IT is difficult for healthy people to imagine that hospital could
actually be enjoyable, but there are several conditions in which it was
once tolerable. Pregnant
ladies with high blood pressure were a notable example. Apart from
worries about how their families were coping,
being ''observed'' was the only genuine rest that some of them ever
had. Young men with healing fractures were usually well enough to flirt
with their nurses, and a remarkable number married them. In the days of
isolation hospitals, the only thing wrong with most convalescent
patients was that they were still contagious.

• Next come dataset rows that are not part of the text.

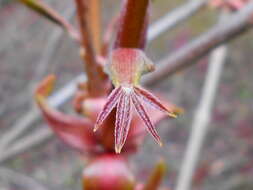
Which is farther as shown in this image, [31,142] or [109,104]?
[31,142]

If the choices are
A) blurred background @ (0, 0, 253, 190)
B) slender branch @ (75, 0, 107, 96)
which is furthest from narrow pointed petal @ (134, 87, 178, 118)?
blurred background @ (0, 0, 253, 190)

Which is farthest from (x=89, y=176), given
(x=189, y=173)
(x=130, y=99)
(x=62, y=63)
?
(x=62, y=63)

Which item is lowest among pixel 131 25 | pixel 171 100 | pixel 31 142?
pixel 131 25

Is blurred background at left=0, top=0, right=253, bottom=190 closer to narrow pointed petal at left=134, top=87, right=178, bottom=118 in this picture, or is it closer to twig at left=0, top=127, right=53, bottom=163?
twig at left=0, top=127, right=53, bottom=163

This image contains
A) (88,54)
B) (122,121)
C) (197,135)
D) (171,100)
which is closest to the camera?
(122,121)

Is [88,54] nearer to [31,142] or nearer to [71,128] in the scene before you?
[71,128]

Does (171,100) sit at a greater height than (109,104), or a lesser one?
greater

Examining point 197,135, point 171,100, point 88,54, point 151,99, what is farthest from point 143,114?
point 171,100
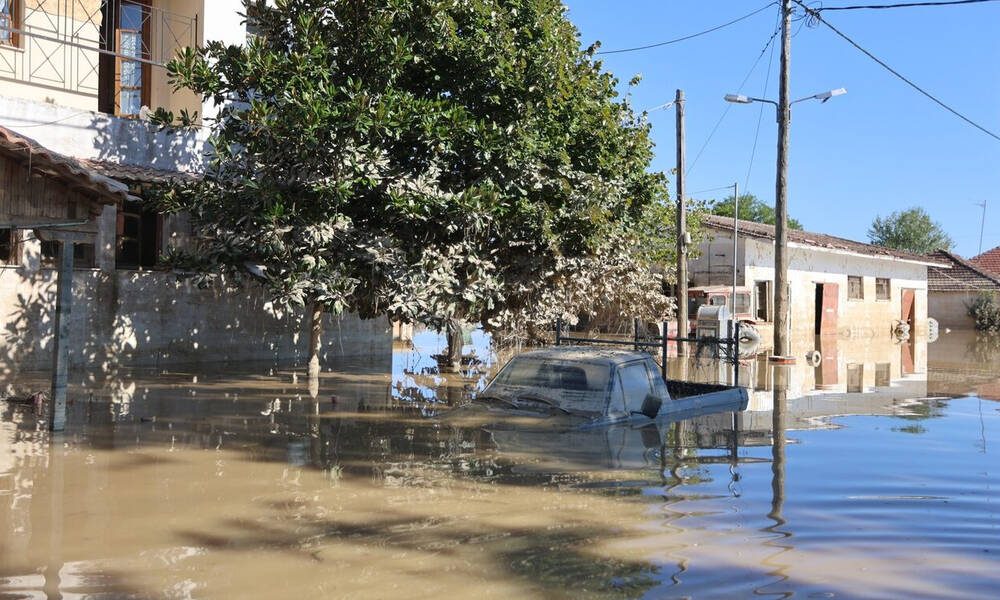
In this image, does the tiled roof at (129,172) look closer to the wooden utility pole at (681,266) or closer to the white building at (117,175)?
the white building at (117,175)

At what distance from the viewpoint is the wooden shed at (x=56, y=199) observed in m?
8.78

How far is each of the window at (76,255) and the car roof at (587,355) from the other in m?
9.78

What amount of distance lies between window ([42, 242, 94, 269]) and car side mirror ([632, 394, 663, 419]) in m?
11.1

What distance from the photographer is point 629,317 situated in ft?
83.2

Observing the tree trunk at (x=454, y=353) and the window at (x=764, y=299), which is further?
the window at (x=764, y=299)

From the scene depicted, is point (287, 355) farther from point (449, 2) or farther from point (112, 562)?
point (112, 562)

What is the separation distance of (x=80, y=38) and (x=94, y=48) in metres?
0.48

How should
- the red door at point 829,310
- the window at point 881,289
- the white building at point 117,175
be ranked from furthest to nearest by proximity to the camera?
A: the window at point 881,289, the red door at point 829,310, the white building at point 117,175

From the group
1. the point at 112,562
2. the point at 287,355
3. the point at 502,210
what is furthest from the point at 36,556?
the point at 287,355

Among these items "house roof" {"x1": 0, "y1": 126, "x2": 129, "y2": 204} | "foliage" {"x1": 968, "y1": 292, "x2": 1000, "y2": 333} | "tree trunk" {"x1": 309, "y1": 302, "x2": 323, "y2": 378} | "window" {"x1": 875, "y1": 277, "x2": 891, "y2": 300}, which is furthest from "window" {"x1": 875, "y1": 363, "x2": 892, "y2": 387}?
"foliage" {"x1": 968, "y1": 292, "x2": 1000, "y2": 333}

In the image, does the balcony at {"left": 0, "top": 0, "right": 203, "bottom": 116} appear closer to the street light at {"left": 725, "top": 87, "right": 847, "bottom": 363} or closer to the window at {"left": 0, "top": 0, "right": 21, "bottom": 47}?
the window at {"left": 0, "top": 0, "right": 21, "bottom": 47}

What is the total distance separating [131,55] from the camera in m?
18.3

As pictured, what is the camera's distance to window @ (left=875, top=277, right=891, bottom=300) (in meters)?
38.6

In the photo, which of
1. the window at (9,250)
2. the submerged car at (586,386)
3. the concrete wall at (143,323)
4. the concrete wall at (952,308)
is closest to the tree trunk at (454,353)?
the concrete wall at (143,323)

These days, unfortunately, hospitals have become such dangerous places
that the sick have to be returned as soon as possible to the safety of
their own homes, where at least they are immune to their own germs. When
modern patients find themselves kept in hospital more than a few days,
the uneasy conviction grows that they must be really ill. The exception,
of course, is the malingerer, or
sufferer from Munchausen's Syndrome. These enjoy life in hospital so
much that mysterious new symptoms regularly
occur just before Christmas, when they will not only enjoy warmth,
companionship, and good food, but the inner comfort of knowing that
nothing is really wrong.
Alas, in these stringent times the modest pleasures of even
malingerers are under threat. At the Royal Gwent Hospital in South
Wales, a charge is to be made for bedside television sets. Those who are
unable to shuffle along in their dressing gowns to the communal lounge
will in
future be charged #3 a day -- an impost which the management say will
be used to fund other ward improvements, such as telephones. It is a
cunning system, for it will undoubtedly help doctors to sort out the
impostors. Anyone who has been genuinely ill in hospital knows that he
or she would willingly pay #3 a day to have the television switched off.